30 人中、29人の方が、「このレビューが参考になった」と投票しています。
5つ星のうち 5.0
トルストイ最高傑作,
By 理系の文系 (東京都江東区) - レビューをすべて見る
レビュー対象商品: 戦争と平和〈1〉 (新潮文庫) (文庫)
トルストイとドストエフスキーの違いは何か?それはトルストイが物語に「広がり」を求めたのに対し、ドストエフスキーは物語に「深さ」を求めた点だろう。広がりと言う点で「戦争と平和」はトルストイの作品としては最高のものだろう。ロシアを舞台に描かれるナポレオンの全盛の時代、英雄ナポレオンに対してロシアの人々はどのような感情を持っていたのか?作品中に、その答えは溢れている。 よく戦争と平和は登場人物が多すぎる作品だ、ということを聞くことがあるが、本を読み進めていけばさほど気にはならない。舞台があちこち跳んだりはするものの、そのうち(一巻の半分ぐらいまでこれば・・・)本の世界観になれるだろう。そうなってしまえばスラスラと読めてしまう。 トルストイの述べた英雄論「歴史上の偉大な英雄達は、民衆の代弁者に過ぎない」果たしてこの本を読み終えた人達が、これをどのようにとらえるのか?非常に興味深い作品だった。

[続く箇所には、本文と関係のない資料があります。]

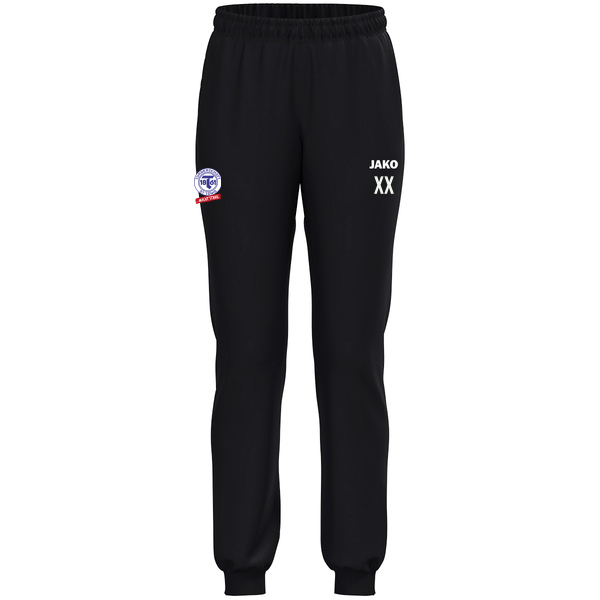 womanPolyesterhose One Damen 
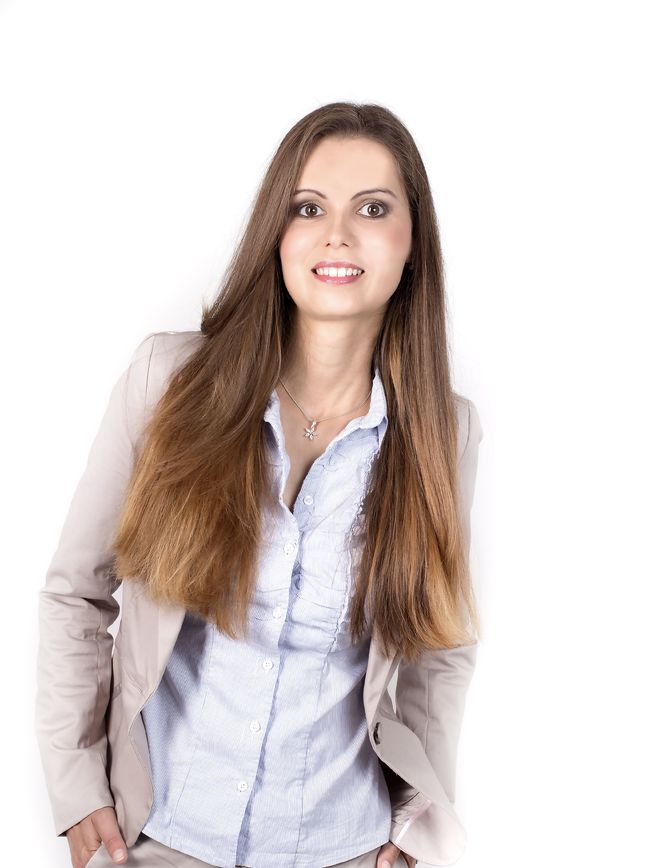 Kateřina Kokešová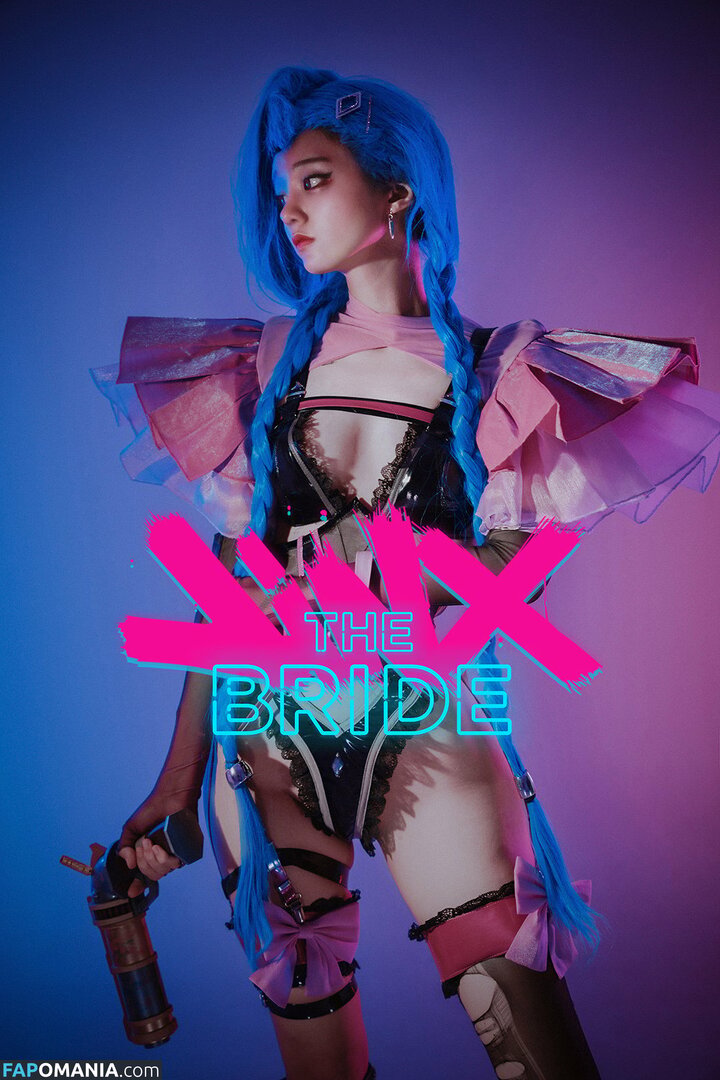 Djawa / Jenny / Jeong / jen2jen2 / jen2jen2_ / 정제니 ヌード OnlyFans  流出写真 #103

16 人中、15人の方が、「このレビューが参考になった」と投票しています。
5つ星のうち 5.0
情念の力,
By bluepasta (Brooklyn, NY USA) - レビューをすべて見る
レビュー対象商品: 戦争と平和〈1〉 (新潮文庫) (文庫)
1812年のナポレオンによるモスクワ進入の史実を中心に、18世紀初頭の激動のヨーロッパを解釈しようとする試みが本書ではないでしょうか? 同じキリスト教徒であるヨーロッパ人が、血で血を洗う戦争になぜ明け暮れたのか、トルストイのそんな問題意識が執筆のきっかけになっているように思われます。この本には、きらきらと光る人間観察の断片が、ただただ無尽に、満遍なく散りばめられています。それに比べると、現代の小説(一般化しすぎていることを了解しつつ)は、たった一つの断片をモチーフに、ストーリーを成立させているケースが多いように思います。物語の書きかたの手法が変わってきているのでしょう、2時間のうちに何か分かりやすいメッセージをこめなければならない映画の文法と重なる部分があるのかもしれません。俗に大作といわれる作品と、現代の小説の大きな違いは、そんなところにもあるなどと考えさせられました。 歴史小説としても素晴らしい内容ですが、それ以上に、平時と、戦時つまり極限状態における、人間のプライオリティの変化や、登場人物一人ひとりの善悪の二面性など、複雑な人間心理に達しているという意味で、この小説は普遍性を獲得しています。状況によって、善にも悪にも、強くも弱くもなる個々人の長所と短所をみごとに描いていきます。そしてトルストイは、人びとのなかにある、理屈の介在しない情念(パッション)に注目し、その圧倒的な力を何よりも評価します。 全編を通して、トルストイはナポレオンという個人の情念に歴史の流れを見る歴史家の視点を批判し、始まった戦争がそれ自体で生命力をもって、その望む方向性に転がっていくスピードを描きます。それは、「必然」と「自由」という背反する二つの力を見つめ、そのバランスの上に成立する歴史・人間の営みを俯瞰できる、稀代の小説家トルストイならではのものでしょう。4冊と長いですが、読みにくくはないです。